FRANCESCO SCAVOLINI
Faz-se necessária uma séria e urgente reflexão por parte da comunidade católica no Brasil, antes que seja tarde demais
ENQUANTO o governo presidido pelo católico Lula, com o recente decreto sobre direitos humanos, quer implementar, com outras aberrações, a descriminalização do aborto, isto é, do homicídio, a cúpula da Conferência Nacional dos Bispos do Brasil, em sua declaração sobre o referido decreto, recorre a malsucedidos exercícios de malabarismo verbal para não condená-lo abertamente.
No trecho em que tratam especificamente do conteúdo do decreto do governo, os bispos afirmam: Nele há elementos de consenso que podem e devem ser implementados imediatamente. Entretanto, ele contém elementos de dissenso que requerem tempo para o exercício do diálogo, sem o qual não se construirá a sonhada democracia participativa, onde os direitos sejam respeitados, e os deveres, observados.
Em bom português, isso significa a absolvição pela cúpula da CNBB para Lula e qualquer outro político católico que aprove o aborto, uma vez que tais políticos tenham respeitado as regras dos trâmites democráticos. E mais: significa a proibição da objeção de consciência para os profissionais da saúde que porventura não queiram executar um aborto democraticamente aprovado pelo Parlamento.
Com relação a isso, é bom lembrar que foi um Parlamento regularmente eleito que consentiu a ascensão de Hitler ao poder na Alemanha. E foi o mesmo Parlamento alemão que, com a delegação de plenos poderes a Hitler, abriu-lhe a estrada para a política de invasão da Europa, a organização dos campos de concentração e a execução da chamada solução final da questão hebraica, isto é, a eliminação de milhões de judeus.
Infelizmente não é a primeira vez que a atual cúpula da CNBB erra sobre a gravíssima questão do aborto. Eis o mais recente exemplo: quem acessar os arquivos da CNBB, no link Notas e declarações, vai encontrar tomadas de posição bastante claras e explicativas, até nos mínimos detalhes, sobre vários acontecimentos de 2009.
Porém, quem quisesse entender a razão da Declaração sobre o direito à objeção de consciência, datada de 24/9/09 e assinada pela cúpula da CNBB, não conseguiria, pois essa declaração, afirmando somente princípios éticos gerais, sem referência a nenhum fato historicamente determinado, é atemporal e poderia ter sido escrita 50 anos atrás, como também poderia ser escrita daqui a cem anos. Curioso, não é?
A explicação a respeito da referida declaração de 24/9 veio em 18/10/09 por meio de uma nota assinada não pela cúpula da CNBB, mas pelos bispos do Estado de São Paulo.

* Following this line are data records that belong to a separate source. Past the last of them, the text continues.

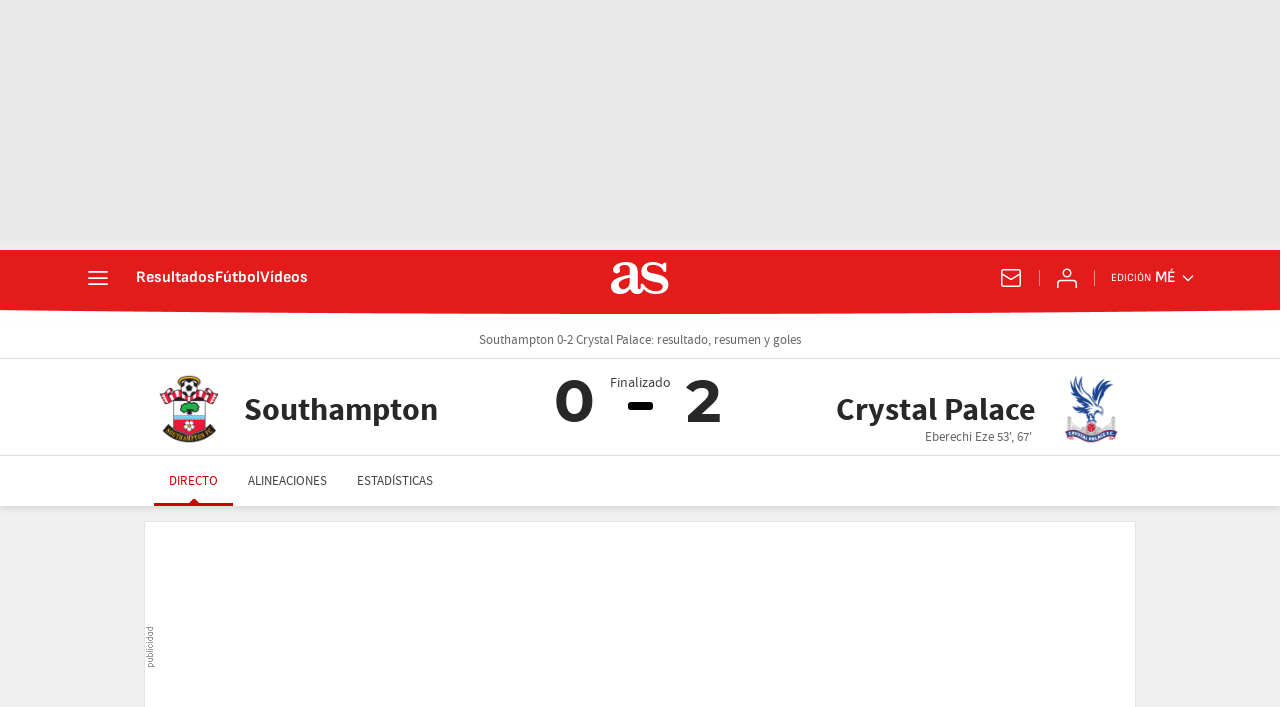

--- FILE ---
content_type: application/x-javascript;charset=utf-8
request_url: https://smetrics.as.com/id?d_visid_ver=5.5.0&d_fieldgroup=A&mcorgid=2387401053DB208C0A490D4C%40AdobeOrg&mid=59605086522753254516141396544844283895&ts=1769921050697
body_size: -38
content:
{"mid":"59605086522753254516141396544844283895"}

Nesse oportuno e corajoso documento -escrito especificamente para repudiar a punição infligida unanimemente pelo Diretório Nacional do PT, em 17/9/09, a dois deputados petistas por lutarem contra o aborto-, os bispos paulistas falam sobre objeção de consciência, mas o fazem criticando de forma contundente o partido do presidente Lula: O proceder do PT (…) demonstra intolerância e desrespeito à liberdade de consciência garantida pela Constituição Federal, provocando um retrocesso na construção do Estado democrático, além de violar o direito fundamental à vida, desde a concepção, (…) contrariando frontalmente a mensagem central do Evangelho.

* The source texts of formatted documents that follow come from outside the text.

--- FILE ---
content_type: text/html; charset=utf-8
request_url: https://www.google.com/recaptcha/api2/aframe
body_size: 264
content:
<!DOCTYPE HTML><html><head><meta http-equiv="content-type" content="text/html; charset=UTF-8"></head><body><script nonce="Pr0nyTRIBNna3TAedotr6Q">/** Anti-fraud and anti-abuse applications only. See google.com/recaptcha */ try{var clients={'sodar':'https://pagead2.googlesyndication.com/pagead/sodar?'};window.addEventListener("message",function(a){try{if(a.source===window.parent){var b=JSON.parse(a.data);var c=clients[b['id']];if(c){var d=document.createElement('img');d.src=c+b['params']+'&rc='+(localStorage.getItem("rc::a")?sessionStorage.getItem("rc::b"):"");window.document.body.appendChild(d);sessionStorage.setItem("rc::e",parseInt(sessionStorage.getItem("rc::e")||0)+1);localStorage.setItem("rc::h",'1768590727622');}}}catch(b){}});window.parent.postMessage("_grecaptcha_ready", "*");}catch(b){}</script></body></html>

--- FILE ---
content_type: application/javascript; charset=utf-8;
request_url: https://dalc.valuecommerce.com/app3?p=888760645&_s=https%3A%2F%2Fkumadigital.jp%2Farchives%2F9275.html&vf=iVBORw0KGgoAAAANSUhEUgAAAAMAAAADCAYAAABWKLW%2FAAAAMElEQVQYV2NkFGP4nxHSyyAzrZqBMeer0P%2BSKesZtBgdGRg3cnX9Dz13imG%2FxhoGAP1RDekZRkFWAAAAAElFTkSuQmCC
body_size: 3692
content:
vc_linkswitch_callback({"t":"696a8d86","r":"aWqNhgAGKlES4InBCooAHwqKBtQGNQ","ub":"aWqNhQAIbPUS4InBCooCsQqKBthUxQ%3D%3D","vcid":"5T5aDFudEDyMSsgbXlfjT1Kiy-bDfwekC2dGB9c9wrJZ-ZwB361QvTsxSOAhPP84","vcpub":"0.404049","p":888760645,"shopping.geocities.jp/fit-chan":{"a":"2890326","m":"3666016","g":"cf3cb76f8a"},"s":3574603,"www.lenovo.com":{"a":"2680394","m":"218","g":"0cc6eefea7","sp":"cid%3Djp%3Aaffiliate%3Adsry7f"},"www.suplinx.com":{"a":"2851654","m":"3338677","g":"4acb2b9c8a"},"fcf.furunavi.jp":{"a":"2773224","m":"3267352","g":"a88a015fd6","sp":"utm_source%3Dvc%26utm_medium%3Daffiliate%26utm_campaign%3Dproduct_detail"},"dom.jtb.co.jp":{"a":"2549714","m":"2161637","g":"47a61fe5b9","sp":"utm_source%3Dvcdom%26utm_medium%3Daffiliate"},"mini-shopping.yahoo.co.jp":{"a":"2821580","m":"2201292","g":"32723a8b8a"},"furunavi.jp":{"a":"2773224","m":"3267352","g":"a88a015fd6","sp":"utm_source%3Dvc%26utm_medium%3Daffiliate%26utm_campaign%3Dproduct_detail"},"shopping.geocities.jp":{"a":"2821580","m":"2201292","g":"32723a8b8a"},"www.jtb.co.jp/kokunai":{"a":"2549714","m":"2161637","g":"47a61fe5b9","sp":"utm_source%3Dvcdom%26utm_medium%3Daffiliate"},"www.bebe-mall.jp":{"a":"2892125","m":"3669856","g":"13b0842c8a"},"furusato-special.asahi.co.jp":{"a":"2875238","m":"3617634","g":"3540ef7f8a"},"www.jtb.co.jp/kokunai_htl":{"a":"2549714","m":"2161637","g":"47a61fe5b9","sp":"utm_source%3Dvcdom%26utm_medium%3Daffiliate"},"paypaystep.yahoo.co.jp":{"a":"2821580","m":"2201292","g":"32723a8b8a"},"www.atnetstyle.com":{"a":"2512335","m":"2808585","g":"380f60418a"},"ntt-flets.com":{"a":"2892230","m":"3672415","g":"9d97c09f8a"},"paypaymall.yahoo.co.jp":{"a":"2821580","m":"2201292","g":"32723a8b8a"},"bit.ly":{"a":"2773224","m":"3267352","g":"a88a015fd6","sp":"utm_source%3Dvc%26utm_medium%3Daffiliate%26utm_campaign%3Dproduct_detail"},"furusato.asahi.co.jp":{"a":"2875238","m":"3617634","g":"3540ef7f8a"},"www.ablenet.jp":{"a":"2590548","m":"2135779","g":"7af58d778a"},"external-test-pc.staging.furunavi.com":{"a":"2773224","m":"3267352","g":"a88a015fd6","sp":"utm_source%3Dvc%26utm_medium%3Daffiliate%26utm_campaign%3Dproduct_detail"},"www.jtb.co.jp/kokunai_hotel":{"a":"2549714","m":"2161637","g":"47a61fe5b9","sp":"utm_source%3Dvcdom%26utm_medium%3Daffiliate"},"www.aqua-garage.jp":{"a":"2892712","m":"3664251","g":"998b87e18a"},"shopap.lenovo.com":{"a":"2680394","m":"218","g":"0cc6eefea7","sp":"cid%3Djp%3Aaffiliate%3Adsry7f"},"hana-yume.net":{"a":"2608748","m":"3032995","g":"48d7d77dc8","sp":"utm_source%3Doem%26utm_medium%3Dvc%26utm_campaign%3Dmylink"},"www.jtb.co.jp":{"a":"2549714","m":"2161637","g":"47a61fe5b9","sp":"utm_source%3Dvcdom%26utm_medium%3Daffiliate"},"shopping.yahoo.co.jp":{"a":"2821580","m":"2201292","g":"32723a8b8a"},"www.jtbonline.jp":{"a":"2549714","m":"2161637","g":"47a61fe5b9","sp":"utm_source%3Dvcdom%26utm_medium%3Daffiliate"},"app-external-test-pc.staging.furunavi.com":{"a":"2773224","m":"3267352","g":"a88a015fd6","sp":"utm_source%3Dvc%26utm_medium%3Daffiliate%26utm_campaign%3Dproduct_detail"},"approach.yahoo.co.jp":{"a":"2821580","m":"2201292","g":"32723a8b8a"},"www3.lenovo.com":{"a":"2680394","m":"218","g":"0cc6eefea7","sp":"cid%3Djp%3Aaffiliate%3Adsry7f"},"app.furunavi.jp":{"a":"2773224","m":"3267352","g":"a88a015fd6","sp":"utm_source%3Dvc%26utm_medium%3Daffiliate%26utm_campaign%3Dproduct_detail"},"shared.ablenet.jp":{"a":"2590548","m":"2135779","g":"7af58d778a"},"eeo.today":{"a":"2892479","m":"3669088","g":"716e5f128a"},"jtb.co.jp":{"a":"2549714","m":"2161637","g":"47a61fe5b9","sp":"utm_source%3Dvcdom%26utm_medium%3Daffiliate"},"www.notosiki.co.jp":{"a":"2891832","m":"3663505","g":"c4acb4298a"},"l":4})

Assim, os bispos de São Paulo expuseram claramente o que a cúpula da CNBB omitiu em sua surpreendente declaração do último 24/9. Diante de tudo isso, faz-se necessária uma séria e urgente reflexão por parte da comunidade católica no Brasil, antes que seja tarde demais. Os projetos que tentam destruir os valores fundamentais da sociedade civil estão prestes a ser votados pelo Congresso: aborto, divórcio imediato, casamento homossexual.
Por isso, além de reafirmar as posições da igreja sobre os fundamentais valores éticos e morais, é preciso lembrar aos políticos católicos que não podem impunemente votar a favor de leis que violem os direitos da pessoa humana e da família.
Paradoxalmente, é necessário que a igreja brasileira aprenda com o PT: logicamente, não para punir quem luta a favor da vida, mas para punir os católicos que desrespeitam os valores sagrados da vida e da família.
E que ninguém falsamente invoque o direito à liberdade de expressão, pois, se tudo for considerado lícito e moral conforme a opinião individual de cada um e não forem reconhecidos e compartilhados na sociedade fundamentais valores éticos, que sejam defendidos também pelo Estado (até com a aplicação de sanções penais, como no caso do homicídio), tudo seria justificável, até, como recentemente aconteceu na Holanda, a existência legal do absurdo e insano partido dos pedófilos.
FRANCESCO SCAVOLINI, 54, doutor em jurisprudência pela Universidade de Urbino (Itália) é especialista em direito canônico.